8) You discuss using “pink-hued white noise” as a sleep aid. How is that different from plain white noise?
The environment that your baby enjoyed in the womb was filled with a constant symphony of sound therefore many newborns find a totally quiet room disconcerting. Because of this prenatal history, “white noise” sounds can be soothing to many babies and help them to relax, fall asleep and stay asleep. White noise is an indistinct background hum, such as the rumble of a motor, the drone of a fan or the swish of ocean waves.
White noise is also helpful because it blocks out sharp noises (clinking dishes, dogs barking, television sounds, sibling squeals) that can wake your sleeping baby. It also creates a consistent sleep cue that tells your baby it is time to sleep.
Not all white noise is created equal! Pink noise is a variant of white noise that sounds full, deep, rich and monotonous. Perfect examples of pink noise are the sounds of a heartbeat, a fan or humidifier, ocean waves, the patter of rainfall or the rustling of leaves on a tree.
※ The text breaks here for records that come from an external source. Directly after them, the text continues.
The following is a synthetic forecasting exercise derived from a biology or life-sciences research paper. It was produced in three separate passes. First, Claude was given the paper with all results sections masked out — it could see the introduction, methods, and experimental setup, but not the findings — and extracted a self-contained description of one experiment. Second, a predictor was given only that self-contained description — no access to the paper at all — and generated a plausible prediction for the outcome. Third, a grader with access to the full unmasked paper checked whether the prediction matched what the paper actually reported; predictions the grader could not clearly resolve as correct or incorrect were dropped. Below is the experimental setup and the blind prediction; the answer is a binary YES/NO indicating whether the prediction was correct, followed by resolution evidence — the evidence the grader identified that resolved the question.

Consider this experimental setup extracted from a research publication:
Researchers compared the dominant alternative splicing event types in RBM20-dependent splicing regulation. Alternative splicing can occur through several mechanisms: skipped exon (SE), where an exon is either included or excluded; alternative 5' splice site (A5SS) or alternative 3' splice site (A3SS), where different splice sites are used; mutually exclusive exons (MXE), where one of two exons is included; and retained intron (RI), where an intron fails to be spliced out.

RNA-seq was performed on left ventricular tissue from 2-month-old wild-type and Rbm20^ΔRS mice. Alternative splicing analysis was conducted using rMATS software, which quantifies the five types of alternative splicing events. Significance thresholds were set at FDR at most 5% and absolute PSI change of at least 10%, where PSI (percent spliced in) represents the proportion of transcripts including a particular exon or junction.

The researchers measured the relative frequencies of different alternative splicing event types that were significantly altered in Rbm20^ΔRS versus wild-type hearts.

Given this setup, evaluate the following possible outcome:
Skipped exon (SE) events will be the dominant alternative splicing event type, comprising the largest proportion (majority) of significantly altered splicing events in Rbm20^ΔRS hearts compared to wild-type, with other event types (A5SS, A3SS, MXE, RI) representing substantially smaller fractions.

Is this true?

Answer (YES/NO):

In contrast, examples of pure white noise include things like a vacuum cleaner, the static between stations on a radio, and the squeal of a hair dryer, which all are made up of a higher pitch and intensity. As you can see, there are subtle but important differences that make pink noise gentler on the ear, and a better match for aiding sleep.
9) What’s the most important sleep tip for parents of a newborn to know?
Your baby will tell you what he needs – but you need to watch, listen and learn. Your baby is born with a unique personality, and you will soon become the best interpreter for your own baby. But it takes time to figure your baby out! You may feel more love than you’ve ever felt before in your life, but that doesn’t mean you’ll know how to interpret your baby’s body language and noises right off the bat, and you won’t always read your baby’s tired signs accurately. The good news is that you will learn quickly and in no time you will become the best expert on your very own baby.